→ Extracted text:
● ● ● ● ●
Court of Appeals of Georgia.
Nov 28, 2012
734 S.E.2d 847 (Ga. Ct. App. 2012)

Opinion

No. A12A1234.

2012-11-28

LOVELL v. GEORGIA TRUST BANK.

Sherri G. Buda and Simon Howard Bloom, Atlanta, for Lovell. Paul G. Durdaller and Amy K. Woo Weber, Atlanta, for Georgia Trust Bank.



Sherri G. Buda and Simon Howard Bloom, Atlanta, for Lovell. Paul G. Durdaller and Amy K. Woo Weber, Atlanta, for Georgia Trust Bank.
MILLER, Presiding Judge.

Georgia Trust Bank sued Virgil E. Lovell to recover the principal and interest due on a promissory note (the “Note”), along with contractual and statutory attorney fees and expenses Georgia Trust filed a motion for summary judgment. Lovell responded, contending that Georgia Trust failed to work with him on the loan pursuant to the parties' oral agreement. Lovell also filed a motion to compel the production of documents in support of his affirmative defenses of estoppel and waiver. The trial court held a hearing on Lovell's motion to compel and on Georgia Trust's motion for summary judgment. The trial court denied the motion to compel and granted Georgia Trust's motion for summary judgment.
● ● ● ● ●
→ Data shown:
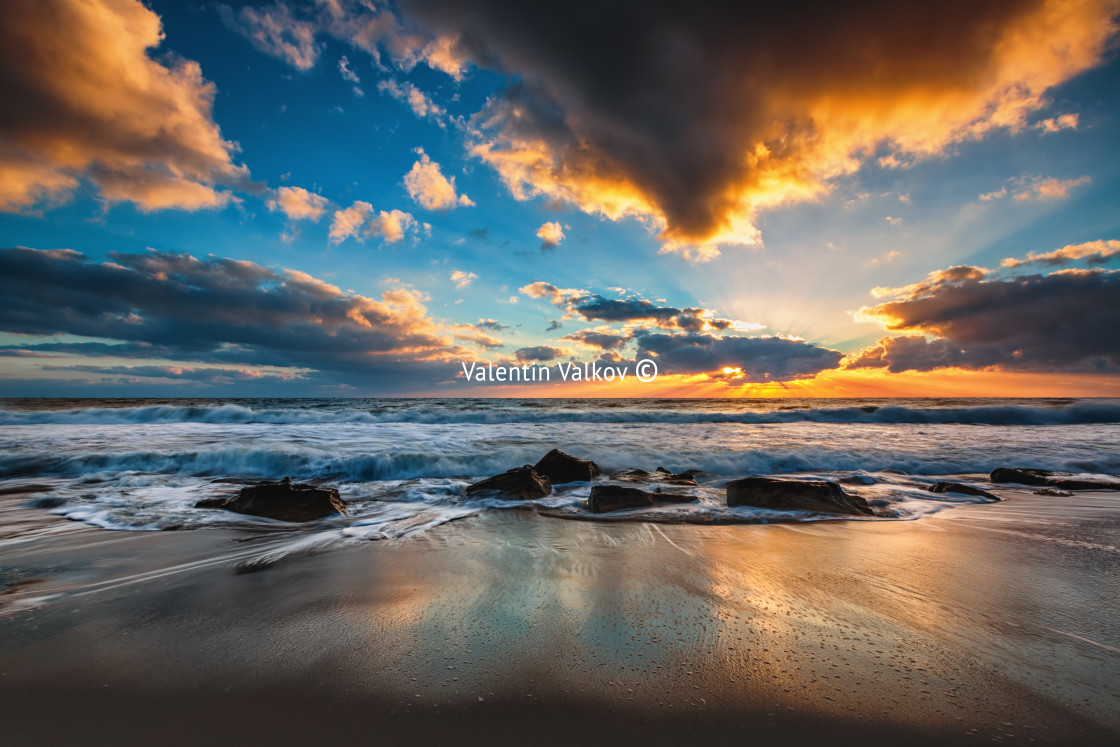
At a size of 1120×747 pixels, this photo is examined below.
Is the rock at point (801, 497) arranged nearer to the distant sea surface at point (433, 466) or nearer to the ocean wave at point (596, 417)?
the distant sea surface at point (433, 466)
● ● ● ● ●
→ Work task: Please transcribe the passage of the court opinion above, starting with "MILLER, Presiding Judge." and going on through "granted Georgia Trust's motion for summary judgment.".

→ Response area:
MILLER, Presiding Judge.

Georgia Trust Bank sued Virgil E. Lovell to recover the principal and interest due on a promissory note (the “Note”), along with contractual and statutory attorney fees and expenses Georgia Trust filed a motion for summary judgment. Lovell responded, contending that Georgia Trust failed to work with him on the loan pursuant to the parties' oral agreement. Lovell also filed a motion to compel the production of documents in support of his affirmative defenses of estoppel and waiver. The trial court held a hearing on Lovell's motion to compel and on Georgia Trust's motion for summary judgment. The trial court denied the motion to compel and granted Georgia Trust's motion for summary judgment.